Acceptance of secure ‘push’ electronic billing direct to individual email inboxes is rising steadily in South Africa to the point where companies, particularly in the mobile telephony, banking and financial services sectors, are achieving customer adoption rates of 30% or more.
Veronica Haupt, Head of eBilling Sales at the Johannesburg office of Striata, says one of the major factors in the growth of direct or ‘push’ secure eBilling in South Africa is the massive uptake and promotion of eBilling by the banks and service providers.
“As more companies offer eBilling to their customers, these same customers come to expect the offering from their other providers”, says Haupt. “Consumers are also becoming more aware of the environment and are looking for ways to ‘go green’. Choosing an eBill over a paper bill directly contributes to saving trees, and customers love it.”
Surprisingly, adoption rates in South Africa are significantly better than the UK and US, even though these countries are traditionally seen as being more technologically advanced than other countries.
Says Haupt: “One of the biggest reasons for this in overseas markets, is that eBilling typically refers to a ‘pull’ solution. ‘Pull’ eBilling solutions require customers to go to the supplier’s website, log in with a user name and password and execute multiple click-throughs in order to view their bill.
“Adoption for ‘pull’ systems is just 5,1% internationally according to a Gartner report. Customers generally find fetching their bills from a website inconvenient, and periodic technical problems on websites and congestion at peak periods don’t help either.”
Haupt adds that “pull” systems by their very nature can be viewed as not “delivering” the invoice or statement to the customer, which is a legal requirement for billers — the difference being that the “pull” system relies on customers to “collect” their bill from a website. Essentially this means that companies who implement a “pull” solution are more likely to continue to also provide a paper bill to fulfil the legal requirement of delivery.

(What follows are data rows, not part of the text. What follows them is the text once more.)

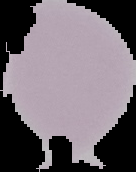

Summary:
  - Malaria status: uninfected
  - Preparation: thin blood film
  - Image size: 136×172 pixels
  - Image type: segmented cell region with the area outside set to black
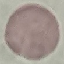
Summary:
  - Malaria status: uninfected
  - Capture: smartphone through the microscope eyepiece
  - Stain: Giemsa
  - Preparation: thin blood film
  - Image type: cell patch, automatically extracted from a larger field of view and resized to 64 × 64 pixels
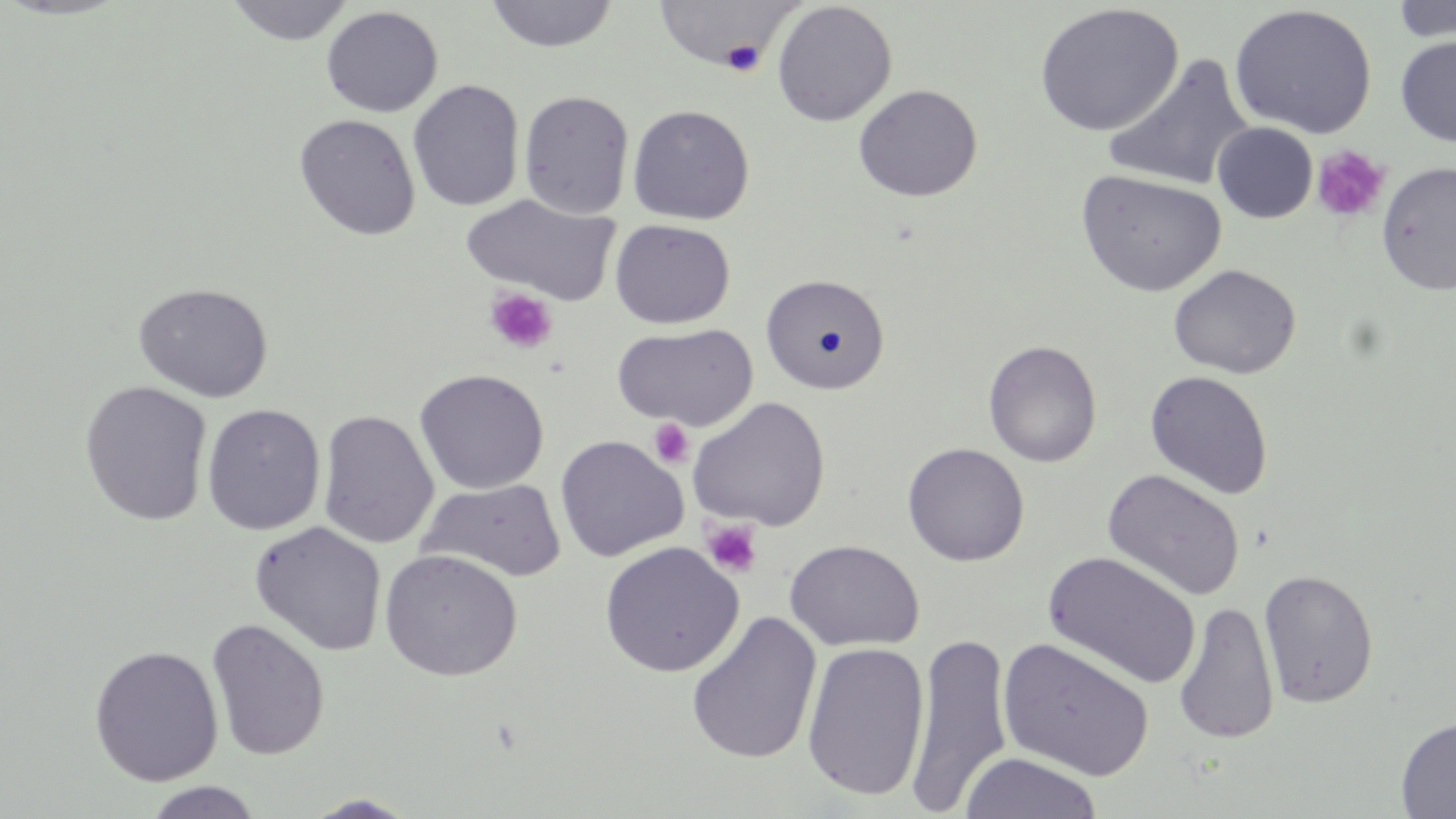
Approximate bounding boxes as (x1,y1)-(x2,y2) corner pairs in pixels. Uninfected red blood cell locations: (225,0)-(354,45), (1389,0)-(1456,44), (485,1)-(619,53), (653,1)-(800,70), (772,2)-(897,127), (1033,3)-(1185,137), (1229,4)-(1377,139), (321,5)-(443,118), (1395,35)-(1456,147), (1102,53)-(1255,192), (407,79)-(525,212), (853,84)-(982,202), (518,89)-(635,219), (627,104)-(755,225), (293,113)-(421,241), (1212,122)-(1318,223), (1376,161)-(1456,295), (1075,169)-(1226,297), (462,193)-(620,305), (610,219)-(735,329), (1167,263)-(1302,379), (760,273)-(890,394), (132,282)-(274,402), (612,322)-(759,430), (983,340)-(1102,467), (414,368)-(549,494), (1144,370)-(1274,499), (78,380)-(213,526), (688,397)-(830,531), (201,404)-(326,535), (317,410)-(438,549), (555,435)-(688,562), (902,442)-(1029,566), (1102,469)-(1246,602), (418,479)-(566,582), (249,521)-(387,656), (785,540)-(924,652), (599,541)-(744,678), (379,549)-(523,682), (1042,550)-(1202,691), (1258,569)-(1379,709), (1174,601)-(1279,744), (685,610)-(822,765), (206,618)-(330,761), (906,631)-(1014,815), (998,637)-(1154,781), (801,641)-(930,803), (89,644)-(223,786), (1396,716)-(1456,818), (959,751)-(1104,819), (143,781)-(263,819), (302,793)-(422,818). Platelet locations: (720,41)-(765,77), (1311,144)-(1390,222), (483,287)-(557,354), (649,418)-(694,469), (701,520)-(763,577). Slide-level diagnosis: negative for blood parasites. Single field of view. Optical microscopy. 1000x magnification. Image is 1456×819 pixels. May-Grünwald-Giemsa stain. Thin blood smear.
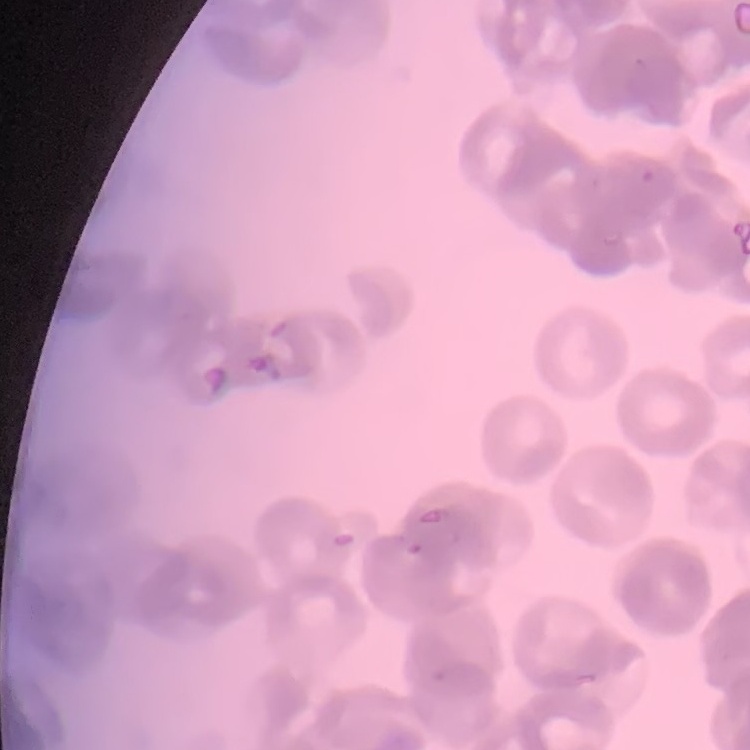

Summary:
  - Red blood cell morphology: rouleaux formation
  - Image type: square crop of a larger photomicrograph
  - Preparation: thin blood smear
  - Stain: Field's or Giemsa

As the value of eBilling lies in convenience and reducing costs through turning off paper, the “pull” option of requiring customers to go to a website is becoming redundant. The fact that email technology confirms receipt of an eBill mailed directly to the customer means proof of delivery is not an issue. The “collect your bill from our website” model makes paper turn-off unlikely with marginal, if any, savings for the biller – and minimal environmental benefits too.
Striata’s experience with providing “push” eBilling services to companies in the various industries, including telephony, digital entertainment, financial services, banking and Internet service provision is that the psychology of receiving a secure bill/statement directly into one’s email box closely matches the traditional letter in the post box scenario.
“This makes the transition from paper to ‘push’ electronic billing easier for a lot of people as it’s a concept that they’re familiar and comfortable with,” says Haupt. “The convenience factor of having one point at which you receive your bills holds considerable benefit, particularly for a customer who receives multiple bills from utilities providing power and water, landline telephone and, mobile ‘phone providers, Internet Service Providers (ISPs), banks and others.
“Imagine the inconvenience of having to visit six or seven different websites with all the attendant logins, passwords and click-throughs merely to have sight of invoices. However, some South African organisations still persist with the ‘pull’ method despite the fact that viewing a bill is a ‘grudge’ action and people generally are reluctant to put in extra effort to fetch their own bills.”
Haupt points out that the number of families with home computers or Internet connectivity at work is steadily increasing as is their reliance on email as a quick, reliable and convenient communication medium. “As Internet access becomes more and more pervasive, it is opening the way for ‘push’ eBilling to become the norm.”